May 19, 2015 (Update) - On May 4, 2015, a news reports stated that AcelRx Pharmaceuticals Inc said a division of the FDA had rejected the company's request for a meeting to discuss the need for an additional trial of its pain drug device, Zalvizo. Shares of AcelRx Pharmaceuticals Inc (NASDAQ:ACRX) declined on May 13, 2015 to as low as $2.96 per share.

March 16, 2015, (Update) - On March 9, 2015, AcelRx Pharmaceuticals Inc provided an update on the timing and potential content of the resubmission of the New Drug Application ('NDA') for Zalviso. AcelRx Pharmaceuticals Inc said that late last week it received correspondence from the Food and Drug Administration ('FDA') stating that in addition to the bench testing and two Human Factors studies it has performed, an additional clinical study is needed to assess the risk of inadvertent dispensing and overall risk of dispensing failures. Shares of AcelRx Pharmaceuticals Inc (NASDAQ:ACRX) declined to as low as $3.91 per share on March 16, 2015.

August 4, 2014 (Shareholders Foundation) - An investigation on behalf of investors of AcelRx Pharmaceuticals Inc (NASDAQ:ACRX) shares over potential securities laws violations by AcelRx Pharmaceuticals and certain of its directors and officers in connection certain financial statements was announced.

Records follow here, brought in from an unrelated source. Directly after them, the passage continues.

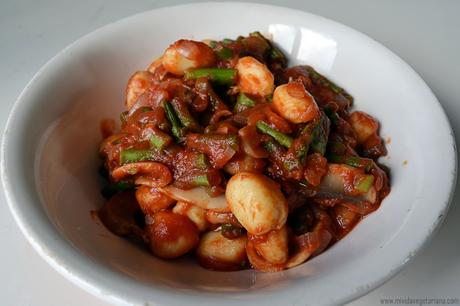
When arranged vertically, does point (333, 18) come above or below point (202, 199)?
above

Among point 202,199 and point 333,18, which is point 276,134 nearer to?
point 202,199

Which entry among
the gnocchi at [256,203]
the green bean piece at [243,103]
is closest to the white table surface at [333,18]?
the gnocchi at [256,203]

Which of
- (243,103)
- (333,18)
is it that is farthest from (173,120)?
(333,18)

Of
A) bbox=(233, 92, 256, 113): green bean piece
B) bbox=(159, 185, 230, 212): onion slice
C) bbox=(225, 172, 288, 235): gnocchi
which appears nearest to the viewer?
bbox=(225, 172, 288, 235): gnocchi

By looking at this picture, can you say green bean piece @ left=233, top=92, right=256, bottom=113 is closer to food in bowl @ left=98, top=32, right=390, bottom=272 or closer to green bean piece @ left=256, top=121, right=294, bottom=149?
food in bowl @ left=98, top=32, right=390, bottom=272

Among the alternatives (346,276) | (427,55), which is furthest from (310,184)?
(427,55)

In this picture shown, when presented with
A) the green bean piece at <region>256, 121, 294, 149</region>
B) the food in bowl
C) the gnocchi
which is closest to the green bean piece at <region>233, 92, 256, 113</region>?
the food in bowl

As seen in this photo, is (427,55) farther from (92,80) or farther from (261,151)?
(92,80)

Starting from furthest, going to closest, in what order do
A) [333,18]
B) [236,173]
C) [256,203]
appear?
[333,18] < [236,173] < [256,203]
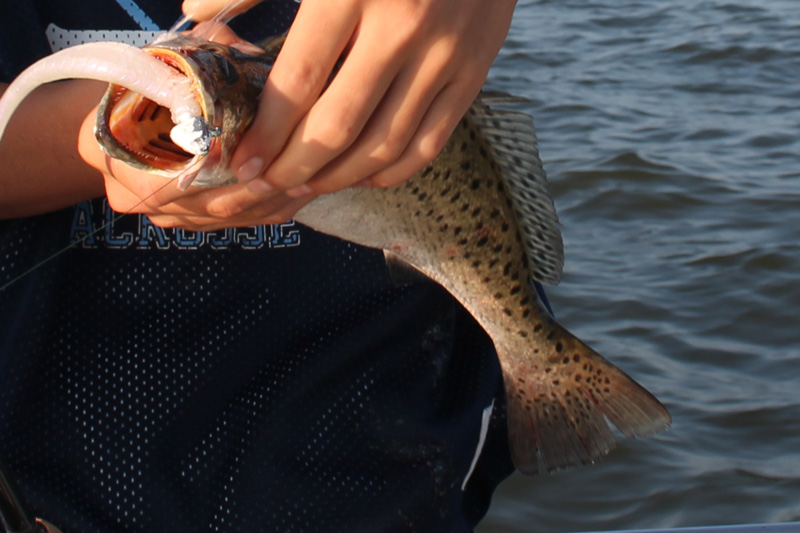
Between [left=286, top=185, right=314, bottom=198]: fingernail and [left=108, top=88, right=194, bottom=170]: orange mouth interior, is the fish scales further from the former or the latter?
[left=108, top=88, right=194, bottom=170]: orange mouth interior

The investigation by a law firm focuses on possible claims on behalf of purchasers of the securities of AcelRx Pharmaceuticals Inc (NASDAQ:ACRX) concerning whether a series of statements by AcelRx Pharmaceuticals regarding its business, its prospects and its operations were materially false and misleading at the time they were made.

AcelRx Pharmaceuticals Inc reported that its annual Total Revenue rose from $$2.39 million in 2012 to $29.50 million in 2013 and that its respective Net Loss declined from $33.36 million to $23.43 million. Shares of AcelRx Pharmaceuticals Inc (NASDAQ:ACRX) grew from $3.01 per share in November 2012 to as high as $12.69 per share in early 2014.

Then on July 25, 2014, AcelRx Pharmaceuticals Inc announced that the U.S. Food and Drug Administration (FDA) has issued a Complete Response Letter for the Company's new drug application (NDA) for Zalviso (sufentanil sublingual tablet system). The Company is currently reviewing the FDA's comments and requests contained in the CRL and plans to discuss these requests with the FDA. AcelRx Pharmaceuticals said that the Complete Response Letter contains requests for additional information on the Zalviso System to ensure proper use of the device. AcelRx Pharmaceuticals said that additional bench testing will be required and human factors testing may be required to address certain items in the Complete Response Letter.

Shares of AcelRx Pharmaceuticals Inc (NASDAQ:ACRX) dropped from as high as $11.38 per share during July 25, 2014, to as low as $6.11 per share on July 28, 2014.